众人听了纷纷掩面轻笑,这笑声,这言语,一一落在霏微的耳中,便如一枚枚毒镖,射在她的身上,痛在皮肉,毒在心头,而辛夷的神色也在这巧笑深重愈加难看,“一位正为中宫一国之母,一位是尚在宫中,一位是已故嫔妃,两位妹妹随意便加一个晦气在当头,可知道祸从口出?”
众人的笑声终于收敛,许美人和任美人忙的跪倒谢罪,“嫔妾知罪,望修仪娘娘赎罪。”
“本宫不过是小小的嫔位,便连贵嫔之位都算不得,也没有惩治你们的权利,你们当然可以说,娘娘赎罪,因为本宫压根就怪罪不了你!”辛夷冷笑一声,“不能问罪,是本宫品阶所在,却也不能就此绕过你们,不然这六宫纲纪何在?”
她幽幽点上殿中烛火,“天色也暗下来了,想必凤仪殿未央宫的宫灯还未亮,就烦劳两位妹妹去点上吧,也算是对逝者的心意,可好?”
“娘娘——那未央宫可是......”任美人还有推脱不满的意思,而许美人何等的聪慧,已经忙不迭的磕头,“嫔妾领命。”
“既然如此,便都散了吧,已经黄昏,各位妹妹回去的时候提醒宫人们小心些,才落了点蒙蒙雨,地上还是湿滑,宫轿慢些。”辛夷起身,已经是谢客的意思,等着众人福身退出,才唤了郁歌留下,“旁人也就算了,姐姐可还是要留下陪我说体己话的。”
“我本来也不打算走的,不过做做样子,方才嗅到了好香甜的红糖乳茶的味道,不尝一尝,可怎么舍得走?”郁歌笑着同辛夷坐了招手叫缨容过来,“快给我来一盏尝尝,别跟你家小主学,愈来愈小气了。”

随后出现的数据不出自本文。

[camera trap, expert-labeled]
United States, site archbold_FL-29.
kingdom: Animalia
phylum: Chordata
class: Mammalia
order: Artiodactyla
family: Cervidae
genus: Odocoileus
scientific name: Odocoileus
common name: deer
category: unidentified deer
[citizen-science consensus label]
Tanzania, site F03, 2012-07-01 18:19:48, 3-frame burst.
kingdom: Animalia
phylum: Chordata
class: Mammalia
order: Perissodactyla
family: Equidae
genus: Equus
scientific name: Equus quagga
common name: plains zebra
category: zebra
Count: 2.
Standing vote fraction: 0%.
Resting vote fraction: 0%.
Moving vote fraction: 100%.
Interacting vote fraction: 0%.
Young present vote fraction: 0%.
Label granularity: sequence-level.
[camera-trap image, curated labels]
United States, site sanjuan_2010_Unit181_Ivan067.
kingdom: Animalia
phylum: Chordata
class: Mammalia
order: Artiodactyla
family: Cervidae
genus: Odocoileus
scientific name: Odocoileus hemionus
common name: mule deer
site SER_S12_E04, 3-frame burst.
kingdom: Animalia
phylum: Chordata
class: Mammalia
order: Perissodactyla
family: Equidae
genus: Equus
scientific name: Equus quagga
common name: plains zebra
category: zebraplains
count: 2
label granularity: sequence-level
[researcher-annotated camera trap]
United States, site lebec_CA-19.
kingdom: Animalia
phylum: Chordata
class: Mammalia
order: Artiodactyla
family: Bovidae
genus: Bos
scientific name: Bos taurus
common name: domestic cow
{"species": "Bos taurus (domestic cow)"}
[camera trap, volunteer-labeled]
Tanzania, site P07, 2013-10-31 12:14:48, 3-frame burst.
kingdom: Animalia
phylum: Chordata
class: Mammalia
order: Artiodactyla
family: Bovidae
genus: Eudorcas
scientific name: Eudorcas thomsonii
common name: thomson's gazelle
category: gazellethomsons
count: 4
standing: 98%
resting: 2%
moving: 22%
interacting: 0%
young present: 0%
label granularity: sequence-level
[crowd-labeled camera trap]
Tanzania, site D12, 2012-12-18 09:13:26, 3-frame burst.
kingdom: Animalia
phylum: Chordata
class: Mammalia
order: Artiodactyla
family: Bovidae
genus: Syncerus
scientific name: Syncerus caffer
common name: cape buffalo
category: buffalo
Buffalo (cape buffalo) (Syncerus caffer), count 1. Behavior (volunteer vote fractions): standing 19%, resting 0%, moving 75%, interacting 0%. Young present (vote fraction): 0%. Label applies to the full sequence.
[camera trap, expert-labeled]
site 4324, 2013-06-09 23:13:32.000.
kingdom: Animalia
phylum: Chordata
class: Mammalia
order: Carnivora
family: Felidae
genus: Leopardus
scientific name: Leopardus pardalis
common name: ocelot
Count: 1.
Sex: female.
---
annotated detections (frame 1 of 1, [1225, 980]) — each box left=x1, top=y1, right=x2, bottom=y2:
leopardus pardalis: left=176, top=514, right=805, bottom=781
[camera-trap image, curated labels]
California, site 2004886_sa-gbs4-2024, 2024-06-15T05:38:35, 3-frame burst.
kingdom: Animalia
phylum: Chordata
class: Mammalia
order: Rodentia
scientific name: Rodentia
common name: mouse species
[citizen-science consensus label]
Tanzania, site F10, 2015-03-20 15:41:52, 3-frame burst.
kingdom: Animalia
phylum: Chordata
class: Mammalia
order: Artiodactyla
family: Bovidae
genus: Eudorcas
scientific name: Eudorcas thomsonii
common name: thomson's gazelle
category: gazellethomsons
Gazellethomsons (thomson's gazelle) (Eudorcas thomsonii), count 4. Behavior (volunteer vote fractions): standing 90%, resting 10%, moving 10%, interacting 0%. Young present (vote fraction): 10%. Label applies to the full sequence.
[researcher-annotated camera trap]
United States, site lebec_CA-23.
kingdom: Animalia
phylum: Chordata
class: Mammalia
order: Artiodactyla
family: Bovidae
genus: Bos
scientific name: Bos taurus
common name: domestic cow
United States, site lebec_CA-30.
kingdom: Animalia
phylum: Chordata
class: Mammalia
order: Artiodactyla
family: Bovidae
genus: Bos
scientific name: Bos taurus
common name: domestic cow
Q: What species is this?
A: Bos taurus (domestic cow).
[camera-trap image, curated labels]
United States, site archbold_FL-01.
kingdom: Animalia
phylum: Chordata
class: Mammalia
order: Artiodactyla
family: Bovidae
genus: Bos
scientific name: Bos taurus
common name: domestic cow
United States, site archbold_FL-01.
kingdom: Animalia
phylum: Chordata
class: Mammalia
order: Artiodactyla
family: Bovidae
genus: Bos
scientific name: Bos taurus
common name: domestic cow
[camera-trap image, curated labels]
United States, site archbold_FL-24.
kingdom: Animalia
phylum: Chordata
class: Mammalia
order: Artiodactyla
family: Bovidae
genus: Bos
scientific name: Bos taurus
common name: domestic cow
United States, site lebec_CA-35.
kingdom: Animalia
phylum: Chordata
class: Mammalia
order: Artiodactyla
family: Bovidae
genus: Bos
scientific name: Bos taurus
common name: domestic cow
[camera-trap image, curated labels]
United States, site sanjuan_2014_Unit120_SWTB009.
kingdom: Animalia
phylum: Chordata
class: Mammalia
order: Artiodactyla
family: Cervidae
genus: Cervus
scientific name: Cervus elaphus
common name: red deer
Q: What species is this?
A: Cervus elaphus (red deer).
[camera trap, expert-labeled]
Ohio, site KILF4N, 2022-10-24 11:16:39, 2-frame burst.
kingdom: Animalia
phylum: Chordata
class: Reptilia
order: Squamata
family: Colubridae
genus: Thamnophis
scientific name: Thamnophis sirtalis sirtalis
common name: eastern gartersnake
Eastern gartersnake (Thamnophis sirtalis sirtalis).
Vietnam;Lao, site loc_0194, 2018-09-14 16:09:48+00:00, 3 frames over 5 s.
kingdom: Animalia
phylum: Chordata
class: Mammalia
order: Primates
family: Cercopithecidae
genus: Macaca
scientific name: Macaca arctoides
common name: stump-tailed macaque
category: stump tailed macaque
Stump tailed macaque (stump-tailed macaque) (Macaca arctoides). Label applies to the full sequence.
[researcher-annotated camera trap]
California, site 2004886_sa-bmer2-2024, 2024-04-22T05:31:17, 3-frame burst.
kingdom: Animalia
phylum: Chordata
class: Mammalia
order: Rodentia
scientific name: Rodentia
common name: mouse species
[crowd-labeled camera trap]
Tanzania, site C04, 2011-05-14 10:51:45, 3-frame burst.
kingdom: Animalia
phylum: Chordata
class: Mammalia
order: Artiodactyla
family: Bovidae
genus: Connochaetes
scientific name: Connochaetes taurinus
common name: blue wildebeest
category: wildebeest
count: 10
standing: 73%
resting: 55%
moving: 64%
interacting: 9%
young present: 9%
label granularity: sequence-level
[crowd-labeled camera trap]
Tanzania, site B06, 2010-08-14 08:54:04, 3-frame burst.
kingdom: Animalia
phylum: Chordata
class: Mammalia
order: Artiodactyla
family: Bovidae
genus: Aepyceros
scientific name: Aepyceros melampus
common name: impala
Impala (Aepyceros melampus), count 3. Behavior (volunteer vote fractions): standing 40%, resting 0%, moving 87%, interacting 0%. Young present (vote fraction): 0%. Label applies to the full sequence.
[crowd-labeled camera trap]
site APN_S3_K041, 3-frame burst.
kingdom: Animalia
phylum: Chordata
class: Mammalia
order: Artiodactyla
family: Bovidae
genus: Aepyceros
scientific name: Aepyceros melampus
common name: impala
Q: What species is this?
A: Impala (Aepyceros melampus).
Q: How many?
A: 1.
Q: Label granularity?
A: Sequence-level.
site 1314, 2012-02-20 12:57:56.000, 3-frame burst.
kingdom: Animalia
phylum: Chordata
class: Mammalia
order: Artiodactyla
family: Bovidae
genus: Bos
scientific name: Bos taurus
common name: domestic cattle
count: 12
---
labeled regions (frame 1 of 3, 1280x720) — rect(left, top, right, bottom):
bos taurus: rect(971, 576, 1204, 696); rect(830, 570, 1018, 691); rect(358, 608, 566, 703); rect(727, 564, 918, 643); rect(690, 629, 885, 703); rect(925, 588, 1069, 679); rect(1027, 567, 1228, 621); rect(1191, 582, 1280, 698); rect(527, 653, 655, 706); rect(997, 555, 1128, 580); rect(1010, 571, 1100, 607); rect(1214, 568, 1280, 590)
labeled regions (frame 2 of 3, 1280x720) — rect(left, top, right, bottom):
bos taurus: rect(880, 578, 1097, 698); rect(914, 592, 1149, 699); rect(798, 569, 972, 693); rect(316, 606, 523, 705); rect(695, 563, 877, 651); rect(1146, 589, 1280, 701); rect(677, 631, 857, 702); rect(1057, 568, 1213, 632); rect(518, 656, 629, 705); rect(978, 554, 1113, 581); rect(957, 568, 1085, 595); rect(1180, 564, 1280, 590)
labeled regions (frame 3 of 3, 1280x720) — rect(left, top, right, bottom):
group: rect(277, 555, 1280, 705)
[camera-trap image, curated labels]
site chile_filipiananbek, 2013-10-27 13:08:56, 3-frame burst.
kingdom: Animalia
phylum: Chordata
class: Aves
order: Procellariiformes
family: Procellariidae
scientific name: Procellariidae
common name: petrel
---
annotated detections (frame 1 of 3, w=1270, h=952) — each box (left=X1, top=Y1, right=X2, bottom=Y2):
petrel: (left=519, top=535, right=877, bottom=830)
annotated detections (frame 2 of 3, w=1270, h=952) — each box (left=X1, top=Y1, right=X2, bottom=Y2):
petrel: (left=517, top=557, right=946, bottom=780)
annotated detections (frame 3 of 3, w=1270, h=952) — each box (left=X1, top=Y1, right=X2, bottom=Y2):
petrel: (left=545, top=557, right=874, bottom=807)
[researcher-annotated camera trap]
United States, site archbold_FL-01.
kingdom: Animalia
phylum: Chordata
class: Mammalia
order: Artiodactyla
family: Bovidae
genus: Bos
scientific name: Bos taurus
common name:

“姐姐又笑话我,那乳茶本来是给恫儿欢欢肠胃的,怎么你倒同小孩子计较!”乳茶是新熬好的,为了照顾小孩子的胃口,做的尤为甜腻,那香甜在舌尖化开,而辛夷却尝出了许多的苦涩,忙的丢开手,“从前,蓓蓓是最喜欢这样的吃食的,只是如今,也都不在了!”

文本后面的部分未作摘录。